Soft blocks can be overridden by a matching `allow` exception or by direct, specific user intent.

### `hard_deny`

`$defaults` expands to unconditional blocks for:

- weakening TLS, certificate validation, authentication, authorization, audit logging, or other security controls
- adding persistence such as SSH keys, shell profile edits, cron jobs, launch agents, login items, or background agents
- granting admin, owner, IAM, RBAC, repository, or production access
- exfiltrating repository contents, secrets, credentials, private keys, tokens, or internal data to untrusted places
- scanning for credentials, tokens, private keys, or secrets beyond what the task requires
- tampering with logs, audit trails, security monitoring, permission rules, auto-mode config, or safety-control files
- creating services, endpoints, workflows, or autonomous agents that execute arbitrary code without meaningful approval
- posting or updating public/external content that is fabricated, misleading, impersonating a user, or claiming approval/action that did not happen

Hard-deny rules cannot be overridden by `allow` or by user intent.

### Replacement behavior

Use `$defaults` when you want to keep the built-ins and add your own entries:

```json
{
  "autoMode": {
    "allow": [
      "$defaults",
      "Running the staging deploy script is allowed."
    ]
  }
}
```

That means: use all built-in `allow` entries, plus the staging rule.

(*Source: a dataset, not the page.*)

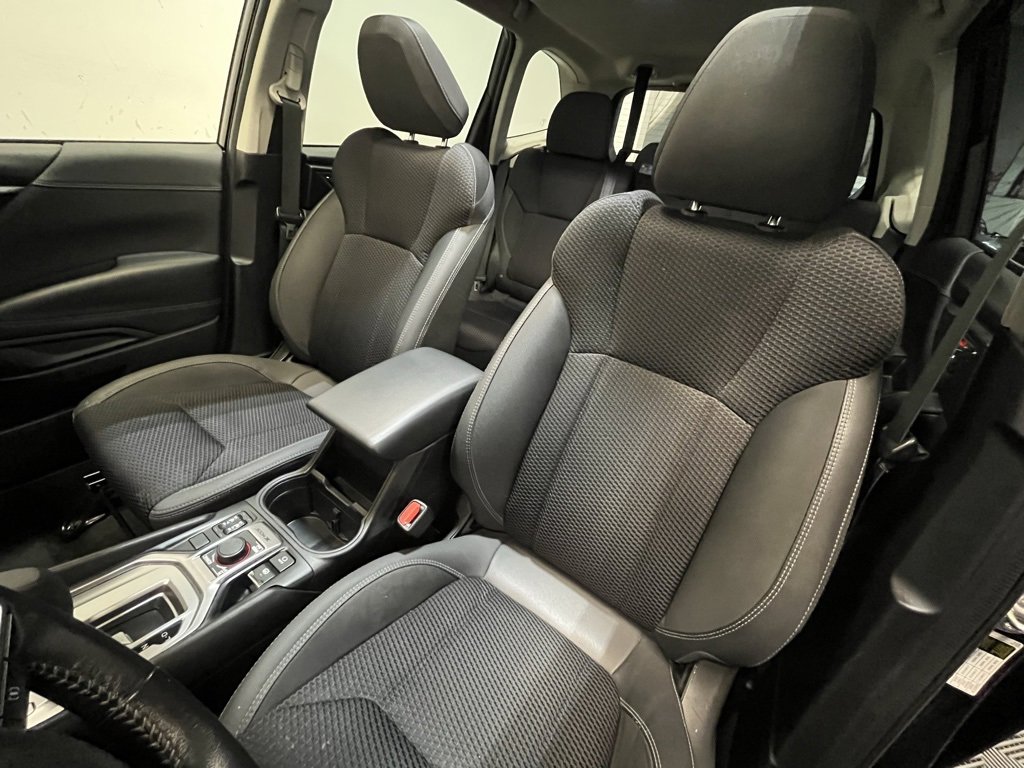 Used 2022 Subaru Forester Premium image 11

If you omit `$defaults`, you replace the built-ins for that section:

```json
{
  "autoMode": {
    "allow": [
      "Running the staging deploy script is allowed."
    ]
  }
}
```

That means: use only that one `allow` entry. The built-in `allow` entries are not used. Replacing `allow` does not replace `soft_deny`, `hard_deny`, `protectedPaths`, or `environment`.

`$defaults` is not used in `permissions.deny` or `permissions.ask`. Those lists contain only explicit Pi tool patterns.